• **Exercises to complete**
1) From the book review, copy the words from "Soon he discovers" to "of his past.".
2) In the book review, what three things make up the "seedy world" that Iwata discovers?
3) Answer yes or no for each statement according to the book review, and quote the words that decide it.
(a) Iwata's family was lost in Tokyo.
(b) Meredith Nichol was found shot.
(c) The novel opens in Tokyo.

• **Provided passage**
——————

Five years ago, he lost his family. Now he may have found his redemption.

Living in LA and working as a private detective, he spends his days spying on unfaithful spouses and his nights with an unavailable woman.

Still he cannot forget the family he lost in Tokyo.

But that all changes when a figure from his old life appears at his door demanding his help.

Meredith Nichol, a transgender woman and his wife’s sister, has been found strangled on the lonely train tracks behind Skid Row.

Soon he discovers that the devil is at play in the City of Angels and Meredith’s death wasn’t the hate crime the police believe it to be. Iwata knows that risking his life and future is the only way to silence the demons of his past.

Reluctantly throwing himself back in to the dangerous existence he only just escaped, Iwata discovers a seedy world of corruption, exploitation and murder – and a river of sin flowing through LA’s underbelly, Mexico’s dusty borderlands and deep within his own past.

My Review:

I am a huge fan of diverse novels and you don’t really get many more diverse than Sins As Scarlet. It features a variety of characters from all walks of life and differing cultures. The victim in the novel is a transgender woman and Inspector Kosuke Iwata is determined to solve the case.

The novel opens on the Mexican – USA border. A pregnant woman is fleeing, and she has sustained violent injuries. The truck is gaining on her as she recites a Spanish prayer. . .

——————

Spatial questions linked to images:
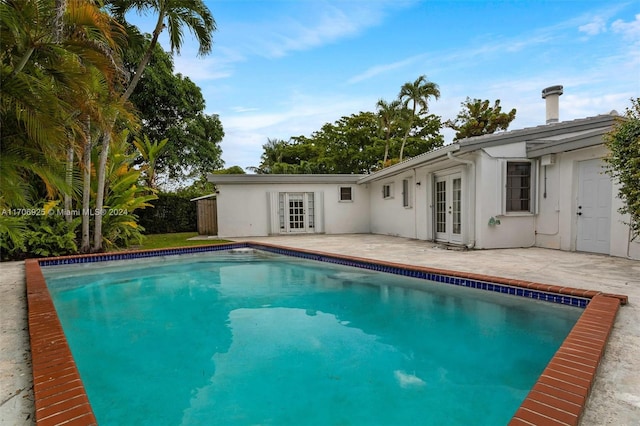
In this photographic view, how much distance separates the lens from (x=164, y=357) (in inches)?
146

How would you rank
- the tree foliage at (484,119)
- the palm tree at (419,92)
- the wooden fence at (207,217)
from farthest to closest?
the tree foliage at (484,119) → the palm tree at (419,92) → the wooden fence at (207,217)

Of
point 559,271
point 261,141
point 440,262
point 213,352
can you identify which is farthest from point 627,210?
point 261,141

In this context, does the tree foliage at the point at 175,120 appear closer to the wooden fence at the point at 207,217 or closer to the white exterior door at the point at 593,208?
the wooden fence at the point at 207,217

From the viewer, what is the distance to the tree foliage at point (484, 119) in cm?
2547

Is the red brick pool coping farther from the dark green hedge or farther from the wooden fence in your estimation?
the dark green hedge

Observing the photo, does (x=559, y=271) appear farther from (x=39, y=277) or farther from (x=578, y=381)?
(x=39, y=277)

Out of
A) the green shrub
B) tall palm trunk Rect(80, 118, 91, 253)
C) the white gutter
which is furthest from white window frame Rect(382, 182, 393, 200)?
the green shrub

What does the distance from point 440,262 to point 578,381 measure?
4.83m

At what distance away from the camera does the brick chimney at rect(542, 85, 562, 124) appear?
1009 cm

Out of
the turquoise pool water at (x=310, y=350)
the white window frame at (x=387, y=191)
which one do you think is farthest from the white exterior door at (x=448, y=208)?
the turquoise pool water at (x=310, y=350)

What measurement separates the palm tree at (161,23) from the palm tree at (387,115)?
16.4 meters

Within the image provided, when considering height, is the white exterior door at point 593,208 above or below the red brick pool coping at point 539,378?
above

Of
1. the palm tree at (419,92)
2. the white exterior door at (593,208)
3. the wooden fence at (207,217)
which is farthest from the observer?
the palm tree at (419,92)

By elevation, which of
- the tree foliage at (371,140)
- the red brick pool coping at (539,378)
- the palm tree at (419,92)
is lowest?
the red brick pool coping at (539,378)
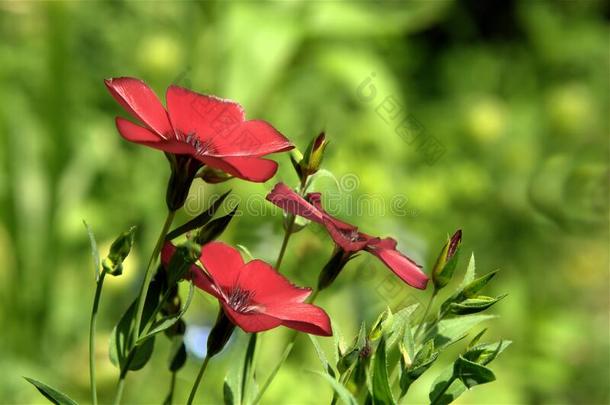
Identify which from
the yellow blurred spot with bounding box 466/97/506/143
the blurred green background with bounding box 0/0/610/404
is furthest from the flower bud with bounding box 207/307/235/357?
the yellow blurred spot with bounding box 466/97/506/143

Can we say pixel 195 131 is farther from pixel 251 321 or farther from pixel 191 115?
pixel 251 321

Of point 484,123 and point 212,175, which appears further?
point 484,123

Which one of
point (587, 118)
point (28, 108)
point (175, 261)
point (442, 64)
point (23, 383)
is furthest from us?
point (442, 64)

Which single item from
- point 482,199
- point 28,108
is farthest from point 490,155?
point 28,108

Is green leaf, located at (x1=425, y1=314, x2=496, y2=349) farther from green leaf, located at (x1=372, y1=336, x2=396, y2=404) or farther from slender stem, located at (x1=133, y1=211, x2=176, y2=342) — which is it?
slender stem, located at (x1=133, y1=211, x2=176, y2=342)

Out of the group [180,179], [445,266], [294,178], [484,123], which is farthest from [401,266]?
[484,123]

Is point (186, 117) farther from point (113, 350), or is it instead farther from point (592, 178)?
point (592, 178)
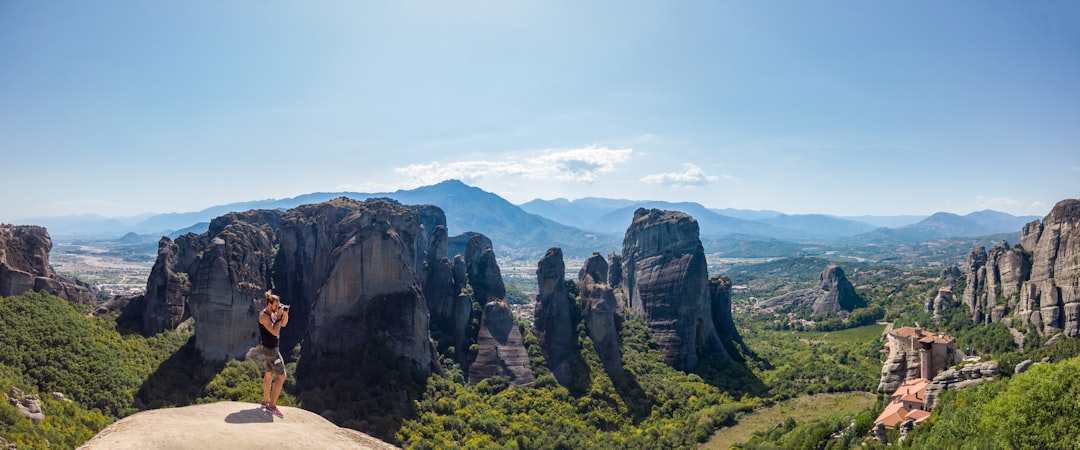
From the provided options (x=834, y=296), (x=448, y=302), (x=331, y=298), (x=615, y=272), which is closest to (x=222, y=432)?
(x=331, y=298)

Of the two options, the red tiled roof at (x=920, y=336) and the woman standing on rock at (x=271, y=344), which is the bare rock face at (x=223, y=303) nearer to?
the woman standing on rock at (x=271, y=344)

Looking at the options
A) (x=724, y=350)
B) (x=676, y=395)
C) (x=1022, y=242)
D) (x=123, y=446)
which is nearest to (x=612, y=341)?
(x=676, y=395)

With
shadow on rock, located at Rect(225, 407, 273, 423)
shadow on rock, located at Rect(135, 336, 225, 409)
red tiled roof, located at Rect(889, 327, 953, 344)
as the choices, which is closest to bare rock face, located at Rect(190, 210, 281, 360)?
shadow on rock, located at Rect(135, 336, 225, 409)

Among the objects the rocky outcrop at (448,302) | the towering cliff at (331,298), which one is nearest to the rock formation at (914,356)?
the towering cliff at (331,298)

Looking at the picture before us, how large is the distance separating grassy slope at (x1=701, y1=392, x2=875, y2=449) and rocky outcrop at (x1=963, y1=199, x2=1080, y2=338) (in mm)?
20032

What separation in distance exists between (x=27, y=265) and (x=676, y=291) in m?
62.2

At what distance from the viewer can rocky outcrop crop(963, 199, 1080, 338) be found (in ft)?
185

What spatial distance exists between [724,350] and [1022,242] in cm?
4200

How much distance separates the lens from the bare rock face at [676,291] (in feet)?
212

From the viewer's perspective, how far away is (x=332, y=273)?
148 feet

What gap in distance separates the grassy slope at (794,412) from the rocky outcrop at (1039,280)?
20.0 metres

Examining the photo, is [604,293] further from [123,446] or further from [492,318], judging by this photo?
[123,446]

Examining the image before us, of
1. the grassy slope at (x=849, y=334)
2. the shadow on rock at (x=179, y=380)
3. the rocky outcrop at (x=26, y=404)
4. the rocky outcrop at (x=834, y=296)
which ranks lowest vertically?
the grassy slope at (x=849, y=334)

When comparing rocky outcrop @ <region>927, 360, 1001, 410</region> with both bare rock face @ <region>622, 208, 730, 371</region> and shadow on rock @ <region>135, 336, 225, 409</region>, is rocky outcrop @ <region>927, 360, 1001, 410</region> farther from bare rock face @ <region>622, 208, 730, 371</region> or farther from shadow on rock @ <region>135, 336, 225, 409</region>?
shadow on rock @ <region>135, 336, 225, 409</region>
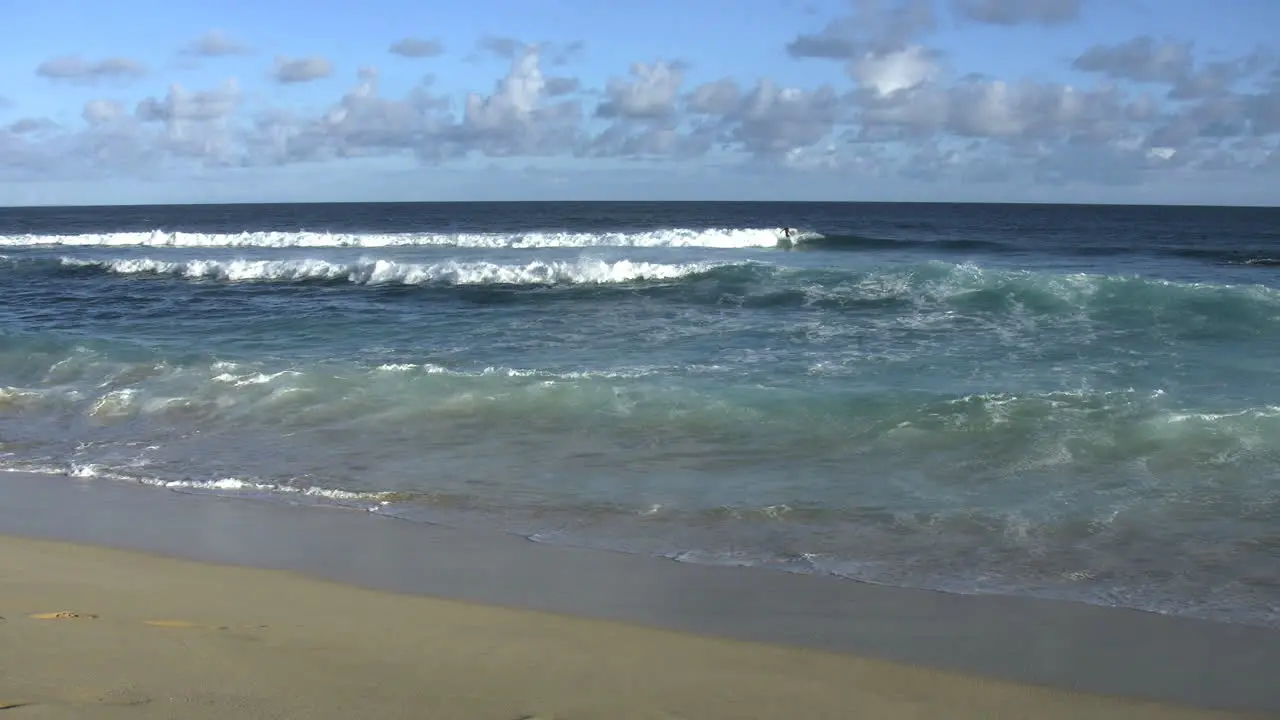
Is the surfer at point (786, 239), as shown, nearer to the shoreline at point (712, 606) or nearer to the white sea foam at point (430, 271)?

——————

• **Task responses**
1)
Soon he discovers that the devil is at play in the City of Angels and Meredith’s death wasn’t the hate crime the police believe it to be. Iwata knows that risking his life and future is the only way to silence the demons of his past.

2)
- corruption
- exploitation
- murder

3)
(a) Yes: "the family he lost in Tokyo"
(b) No: "has been found strangled on the lonely train tracks behind Skid Row"
(c) No: "The novel opens on the Mexican – USA border."